University Oldenburg, Germany
Helmut Hillebrand has worked in Kiel, Uppsala and Cologne before becoming Professor in Plankton Ecology in Oldenburg. Since 2017, Helmut Hillebrand additionally is the director of the new Helmholtz Institute for Functional Biodiversity at the University of Oldenburg. Understanding causes and consequences of biodiversity change is one of the core areas of his research, where he aims to link spatial and temporal dynamics of communities and the processes they are driving. His lab tests hypothesis embedded in ecological concepts (ecological stoichiometry, metacommunity and metaecosystem theory) using a variety of experimental tools (from lab microcosms to field and indoor mesocosms). Whereas this empirical research is mainly based in marine and freshwater ecosystems, Helmut Hillebrand is highly interested in cross-system generalisations, e.g., through quantitative syntheses in the form of meta-analysis.

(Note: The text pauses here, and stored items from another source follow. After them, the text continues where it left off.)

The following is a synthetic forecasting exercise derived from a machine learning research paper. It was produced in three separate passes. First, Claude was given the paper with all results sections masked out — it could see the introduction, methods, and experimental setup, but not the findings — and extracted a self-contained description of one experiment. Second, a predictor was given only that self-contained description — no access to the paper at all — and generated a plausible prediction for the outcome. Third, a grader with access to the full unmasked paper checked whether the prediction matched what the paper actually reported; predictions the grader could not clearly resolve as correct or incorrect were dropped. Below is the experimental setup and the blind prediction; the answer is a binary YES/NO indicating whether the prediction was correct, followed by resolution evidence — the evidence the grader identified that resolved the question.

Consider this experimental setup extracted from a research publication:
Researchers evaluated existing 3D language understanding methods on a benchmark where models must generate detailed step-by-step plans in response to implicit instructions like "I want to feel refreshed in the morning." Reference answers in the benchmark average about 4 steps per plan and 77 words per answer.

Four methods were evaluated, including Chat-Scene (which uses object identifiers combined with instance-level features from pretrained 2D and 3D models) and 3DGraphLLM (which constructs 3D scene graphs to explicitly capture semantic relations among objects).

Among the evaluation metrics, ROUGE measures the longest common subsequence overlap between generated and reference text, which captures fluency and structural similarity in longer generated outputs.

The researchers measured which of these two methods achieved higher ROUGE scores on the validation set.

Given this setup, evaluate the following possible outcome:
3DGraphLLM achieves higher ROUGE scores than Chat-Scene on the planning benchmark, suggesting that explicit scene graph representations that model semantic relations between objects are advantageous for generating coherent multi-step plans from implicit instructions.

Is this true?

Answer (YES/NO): YES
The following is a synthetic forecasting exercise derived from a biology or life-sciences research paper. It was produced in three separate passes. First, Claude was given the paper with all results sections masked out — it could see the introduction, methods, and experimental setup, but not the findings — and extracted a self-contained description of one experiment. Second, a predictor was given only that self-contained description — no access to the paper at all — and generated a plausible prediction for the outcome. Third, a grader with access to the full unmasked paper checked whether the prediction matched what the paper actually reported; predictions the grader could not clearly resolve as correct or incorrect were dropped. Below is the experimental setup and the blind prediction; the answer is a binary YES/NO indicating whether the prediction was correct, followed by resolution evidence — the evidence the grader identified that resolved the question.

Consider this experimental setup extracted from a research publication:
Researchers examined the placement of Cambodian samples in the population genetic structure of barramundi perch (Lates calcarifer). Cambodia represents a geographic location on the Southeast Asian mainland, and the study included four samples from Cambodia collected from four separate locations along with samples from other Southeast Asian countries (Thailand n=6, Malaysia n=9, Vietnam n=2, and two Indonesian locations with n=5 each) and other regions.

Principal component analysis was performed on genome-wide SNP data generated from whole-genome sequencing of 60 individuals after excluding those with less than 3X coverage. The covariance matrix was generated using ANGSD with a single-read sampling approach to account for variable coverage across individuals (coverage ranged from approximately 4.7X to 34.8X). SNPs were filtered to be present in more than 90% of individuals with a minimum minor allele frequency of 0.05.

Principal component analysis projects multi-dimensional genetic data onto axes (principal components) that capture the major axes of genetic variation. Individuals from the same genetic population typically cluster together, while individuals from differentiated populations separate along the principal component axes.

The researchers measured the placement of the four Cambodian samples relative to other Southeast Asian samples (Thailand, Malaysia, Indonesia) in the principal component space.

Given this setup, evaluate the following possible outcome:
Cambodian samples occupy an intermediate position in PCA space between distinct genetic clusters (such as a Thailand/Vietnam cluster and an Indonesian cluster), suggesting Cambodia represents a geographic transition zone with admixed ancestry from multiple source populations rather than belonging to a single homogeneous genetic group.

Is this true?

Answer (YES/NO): NO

University of Wisconsin–Madison, USA
Tony’s work integrates theoretical and empirical ecology, using mathematical models to understand patterns of variation in ecosystems. His research projects involve different questions and different experimental systems, although they all involve temporal dynamics, spatial dynamics, or spatio-temporal dynamics – how things vary through time and space. One of his current projects investigates the midge population in Myvatn, a lake in Iceland, which shows large and unpredictable fluctuations. Another long-term project addresses the ecological and evolutionary dynamics of aphids and their natural enemies in agricultural ecosystems. Joining theory with long-term field projects will hopefully help us understand the seeming unpredictability of natural systems.